══ Source material

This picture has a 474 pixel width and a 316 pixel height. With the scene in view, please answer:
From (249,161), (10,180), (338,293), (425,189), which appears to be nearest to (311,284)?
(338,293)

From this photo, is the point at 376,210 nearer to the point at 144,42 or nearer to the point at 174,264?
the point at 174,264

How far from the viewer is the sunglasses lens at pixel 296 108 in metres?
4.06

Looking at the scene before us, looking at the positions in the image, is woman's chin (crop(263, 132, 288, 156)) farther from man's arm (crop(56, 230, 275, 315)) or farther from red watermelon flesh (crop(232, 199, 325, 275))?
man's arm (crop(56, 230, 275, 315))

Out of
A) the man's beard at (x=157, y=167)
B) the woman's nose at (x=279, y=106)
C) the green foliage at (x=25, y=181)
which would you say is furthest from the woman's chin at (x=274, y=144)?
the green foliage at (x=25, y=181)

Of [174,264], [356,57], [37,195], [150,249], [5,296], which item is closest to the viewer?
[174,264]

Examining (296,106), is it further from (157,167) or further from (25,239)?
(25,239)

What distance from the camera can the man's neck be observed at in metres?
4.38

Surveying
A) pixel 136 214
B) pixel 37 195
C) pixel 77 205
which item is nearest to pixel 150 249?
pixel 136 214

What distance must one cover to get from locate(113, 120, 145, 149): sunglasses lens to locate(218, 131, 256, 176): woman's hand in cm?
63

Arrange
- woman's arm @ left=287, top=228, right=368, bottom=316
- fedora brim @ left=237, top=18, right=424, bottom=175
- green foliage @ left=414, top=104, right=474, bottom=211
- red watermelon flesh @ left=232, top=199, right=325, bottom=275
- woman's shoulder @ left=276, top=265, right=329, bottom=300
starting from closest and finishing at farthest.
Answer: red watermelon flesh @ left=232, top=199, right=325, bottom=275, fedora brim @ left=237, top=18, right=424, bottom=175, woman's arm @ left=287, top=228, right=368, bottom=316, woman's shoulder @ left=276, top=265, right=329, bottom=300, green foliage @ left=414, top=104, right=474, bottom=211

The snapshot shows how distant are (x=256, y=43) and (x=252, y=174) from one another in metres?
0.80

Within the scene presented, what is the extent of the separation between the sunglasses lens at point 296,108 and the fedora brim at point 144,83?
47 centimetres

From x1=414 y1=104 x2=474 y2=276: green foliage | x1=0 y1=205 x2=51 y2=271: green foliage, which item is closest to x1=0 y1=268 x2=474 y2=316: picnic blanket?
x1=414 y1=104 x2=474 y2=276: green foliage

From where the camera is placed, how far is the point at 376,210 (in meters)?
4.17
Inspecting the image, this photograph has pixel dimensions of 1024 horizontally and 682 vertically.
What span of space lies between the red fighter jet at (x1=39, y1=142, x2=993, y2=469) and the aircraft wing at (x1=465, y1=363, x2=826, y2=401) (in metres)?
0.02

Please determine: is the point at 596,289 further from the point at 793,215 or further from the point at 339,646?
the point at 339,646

════

Return all of the entries word for word.

This picture has a 474 pixel width and a 316 pixel height. With the scene in view, please answer:
From (249,161), (10,180), (338,293), (425,189), which appears to be nearest to (311,284)?
(338,293)

From this photo, is the point at 376,210 nearer to the point at 144,42 or nearer to the point at 174,264?
the point at 174,264

How far from the viewer is the sunglasses lens at pixel 296 108 in metres?
4.06

Looking at the scene before us, looking at the positions in the image, is woman's chin (crop(263, 132, 288, 156)) farther from man's arm (crop(56, 230, 275, 315)) or farther from red watermelon flesh (crop(232, 199, 325, 275))?
man's arm (crop(56, 230, 275, 315))

Out of
A) the man's beard at (x=157, y=167)
B) the woman's nose at (x=279, y=106)
C) the green foliage at (x=25, y=181)
which would you say is furthest from the woman's chin at (x=274, y=144)?
the green foliage at (x=25, y=181)

Of [174,264], [356,57], [37,195], [150,249], [5,296], which item is closest to the viewer?
[174,264]

Examining (296,106), is it further from (157,167) or further from (25,239)?
(25,239)

What distance from the camera can the man's neck be observed at in metres?
4.38

Surveying
A) pixel 136 214
B) pixel 37 195
C) pixel 77 205
which item is nearest to pixel 150 249?
pixel 136 214

What distance must one cover to get from locate(113, 120, 145, 149): sunglasses lens to locate(218, 131, 256, 176): woman's hand in cm?
63

Arrange
- woman's arm @ left=287, top=228, right=368, bottom=316
- fedora brim @ left=237, top=18, right=424, bottom=175
- green foliage @ left=414, top=104, right=474, bottom=211
- red watermelon flesh @ left=232, top=199, right=325, bottom=275
- woman's shoulder @ left=276, top=265, right=329, bottom=300
starting from closest and finishing at farthest.
Answer: red watermelon flesh @ left=232, top=199, right=325, bottom=275, fedora brim @ left=237, top=18, right=424, bottom=175, woman's arm @ left=287, top=228, right=368, bottom=316, woman's shoulder @ left=276, top=265, right=329, bottom=300, green foliage @ left=414, top=104, right=474, bottom=211

The snapshot shows how distant are (x=256, y=43) and (x=252, y=174) from one another in metres?
0.80

Within the scene presented, what is the extent of the separation between the sunglasses lens at point 296,108 and the fedora brim at point 144,83?
47 centimetres

From x1=414 y1=104 x2=474 y2=276: green foliage | x1=0 y1=205 x2=51 y2=271: green foliage, which item is closest to x1=0 y1=268 x2=474 y2=316: picnic blanket?
x1=414 y1=104 x2=474 y2=276: green foliage

From where the camera is placed, how far is the point at 376,210 (in meters)?
4.17
Inspecting the image, this photograph has pixel dimensions of 1024 horizontally and 682 vertically.
What span of space lies between the red fighter jet at (x1=39, y1=142, x2=993, y2=469) and the aircraft wing at (x1=465, y1=363, x2=826, y2=401) (in metres)?
0.02

Please determine: is the point at 596,289 further from the point at 793,215 or further from the point at 339,646?
the point at 339,646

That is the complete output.